### What you should do
Update the data below, replacing every occurrence of "on the slide" with "in the presentation" and keeping everything else identical.

### Record extracts
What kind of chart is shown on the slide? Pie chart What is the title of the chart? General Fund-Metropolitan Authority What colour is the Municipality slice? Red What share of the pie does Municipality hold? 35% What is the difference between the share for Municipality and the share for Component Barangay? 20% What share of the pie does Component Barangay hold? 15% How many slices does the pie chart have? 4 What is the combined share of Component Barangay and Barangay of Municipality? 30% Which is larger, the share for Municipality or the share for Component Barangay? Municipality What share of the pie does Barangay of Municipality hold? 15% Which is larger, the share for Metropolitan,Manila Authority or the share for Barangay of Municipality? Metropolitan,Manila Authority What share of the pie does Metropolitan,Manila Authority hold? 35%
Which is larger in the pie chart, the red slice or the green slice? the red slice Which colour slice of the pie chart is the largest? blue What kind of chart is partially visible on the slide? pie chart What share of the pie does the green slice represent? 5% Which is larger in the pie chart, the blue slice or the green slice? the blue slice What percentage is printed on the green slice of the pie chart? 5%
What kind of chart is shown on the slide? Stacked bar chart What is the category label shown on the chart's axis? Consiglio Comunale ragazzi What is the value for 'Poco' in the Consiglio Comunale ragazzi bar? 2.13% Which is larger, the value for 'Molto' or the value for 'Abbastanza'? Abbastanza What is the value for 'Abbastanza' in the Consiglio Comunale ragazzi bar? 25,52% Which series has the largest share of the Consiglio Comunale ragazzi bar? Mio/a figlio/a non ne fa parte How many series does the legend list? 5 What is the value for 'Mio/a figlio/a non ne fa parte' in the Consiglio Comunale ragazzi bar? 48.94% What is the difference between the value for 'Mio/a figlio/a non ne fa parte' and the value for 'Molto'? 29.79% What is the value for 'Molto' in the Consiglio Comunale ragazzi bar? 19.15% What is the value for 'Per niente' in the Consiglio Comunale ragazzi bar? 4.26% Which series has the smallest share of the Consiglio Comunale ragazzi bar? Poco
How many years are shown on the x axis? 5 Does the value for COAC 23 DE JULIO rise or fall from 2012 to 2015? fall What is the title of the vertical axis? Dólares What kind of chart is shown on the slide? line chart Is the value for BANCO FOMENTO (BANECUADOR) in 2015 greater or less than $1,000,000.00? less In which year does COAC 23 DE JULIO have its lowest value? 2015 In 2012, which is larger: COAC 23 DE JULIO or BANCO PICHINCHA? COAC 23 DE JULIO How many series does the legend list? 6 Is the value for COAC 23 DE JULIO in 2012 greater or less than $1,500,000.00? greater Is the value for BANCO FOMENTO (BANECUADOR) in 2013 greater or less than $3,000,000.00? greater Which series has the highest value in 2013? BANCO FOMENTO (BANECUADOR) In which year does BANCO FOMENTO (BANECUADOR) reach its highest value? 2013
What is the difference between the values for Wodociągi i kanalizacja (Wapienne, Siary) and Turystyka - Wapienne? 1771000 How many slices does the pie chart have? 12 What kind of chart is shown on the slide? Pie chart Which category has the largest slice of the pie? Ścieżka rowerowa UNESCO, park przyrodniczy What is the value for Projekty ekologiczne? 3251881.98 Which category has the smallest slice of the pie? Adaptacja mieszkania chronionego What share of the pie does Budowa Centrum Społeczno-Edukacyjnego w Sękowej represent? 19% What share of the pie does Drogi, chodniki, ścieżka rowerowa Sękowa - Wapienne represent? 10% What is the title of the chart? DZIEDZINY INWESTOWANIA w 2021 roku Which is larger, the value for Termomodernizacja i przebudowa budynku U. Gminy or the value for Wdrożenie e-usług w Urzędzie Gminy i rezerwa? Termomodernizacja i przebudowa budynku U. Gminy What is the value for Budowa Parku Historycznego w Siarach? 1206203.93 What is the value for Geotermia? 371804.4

### Response below
What kind of chart is shown in the presentation? Pie chart What is the title of the chart? General Fund-Metropolitan Authority What colour is the Municipality slice? Red What share of the pie does Municipality hold? 35% What is the difference between the share for Municipality and the share for Component Barangay? 20% What share of the pie does Component Barangay hold? 15% How many slices does the pie chart have? 4 What is the combined share of Component Barangay and Barangay of Municipality? 30% Which is larger, the share for Municipality or the share for Component Barangay? Municipality What share of the pie does Barangay of Municipality hold? 15% Which is larger, the share for Metropolitan,Manila Authority or the share for Barangay of Municipality? Metropolitan,Manila Authority What share of the pie does Metropolitan,Manila Authority hold? 35%
Which is larger in the pie chart, the red slice or the green slice? the red slice Which colour slice of the pie chart is the largest? blue What kind of chart is partially visible in the presentation? pie chart What share of the pie does the green slice represent? 5% Which is larger in the pie chart, the blue slice or the green slice? the blue slice What percentage is printed on the green slice of the pie chart? 5%
What kind of chart is shown in the presentation? Stacked bar chart What is the category label shown on the chart's axis? Consiglio Comunale ragazzi What is the value for 'Poco' in the Consiglio Comunale ragazzi bar? 2.13% Which is larger, the value for 'Molto' or the value for 'Abbastanza'? Abbastanza What is the value for 'Abbastanza' in the Consiglio Comunale ragazzi bar? 25,52% Which series has the largest share of the Consiglio Comunale ragazzi bar? Mio/a figlio/a non ne fa parte How many series does the legend list? 5 What is the value for 'Mio/a figlio/a non ne fa parte' in the Consiglio Comunale ragazzi bar? 48.94% What is the difference between the value for 'Mio/a figlio/a non ne fa parte' and the value for 'Molto'? 29.79% What is the value for 'Molto' in the Consiglio Comunale ragazzi bar? 19.15% What is the value for 'Per niente' in the Consiglio Comunale ragazzi bar? 4.26% Which series has the smallest share of the Consiglio Comunale ragazzi bar? Poco
How many years are shown on the x axis? 5 Does the value for COAC 23 DE JULIO rise or fall from 2012 to 2015? fall What is the title of the vertical axis? Dólares What kind of chart is shown in the presentation? line chart Is the value for BANCO FOMENTO (BANECUADOR) in 2015 greater or less than $1,000,000.00? less In which year does COAC 23 DE JULIO have its lowest value? 2015 In 2012, which is larger: COAC 23 DE JULIO or BANCO PICHINCHA? COAC 23 DE JULIO How many series does the legend list? 6 Is the value for COAC 23 DE JULIO in 2012 greater or less than $1,500,000.00? greater Is the value for BANCO FOMENTO (BANECUADOR) in 2013 greater or less than $3,000,000.00? greater Which series has the highest value in 2013? BANCO FOMENTO (BANECUADOR) In which year does BANCO FOMENTO (BANECUADOR) reach its highest value? 2013
What is the difference between the values for Wodociągi i kanalizacja (Wapienne, Siary) and Turystyka - Wapienne? 1771000 How many slices does the pie chart have? 12 What kind of chart is shown in the presentation? Pie chart Which category has the largest slice of the pie? Ścieżka rowerowa UNESCO, park przyrodniczy What is the value for Projekty ekologiczne? 3251881.98 Which category has the smallest slice of the pie? Adaptacja mieszkania chronionego What share of the pie does Budowa Centrum Społeczno-Edukacyjnego w Sękowej represent? 19% What share of the pie does Drogi, chodniki, ścieżka rowerowa Sękowa - Wapienne represent? 10% What is the title of the chart? DZIEDZINY INWESTOWANIA w 2021 roku Which is larger, the value for Termomodernizacja i przebudowa budynku U. Gminy or the value for Wdrożenie e-usług w Urzędzie Gminy i rezerwa? Termomodernizacja i przebudowa budynku U. Gminy What is the value for Budowa Parku Historycznego w Siarach? 1206203.93 What is the value for Geotermia? 371804.4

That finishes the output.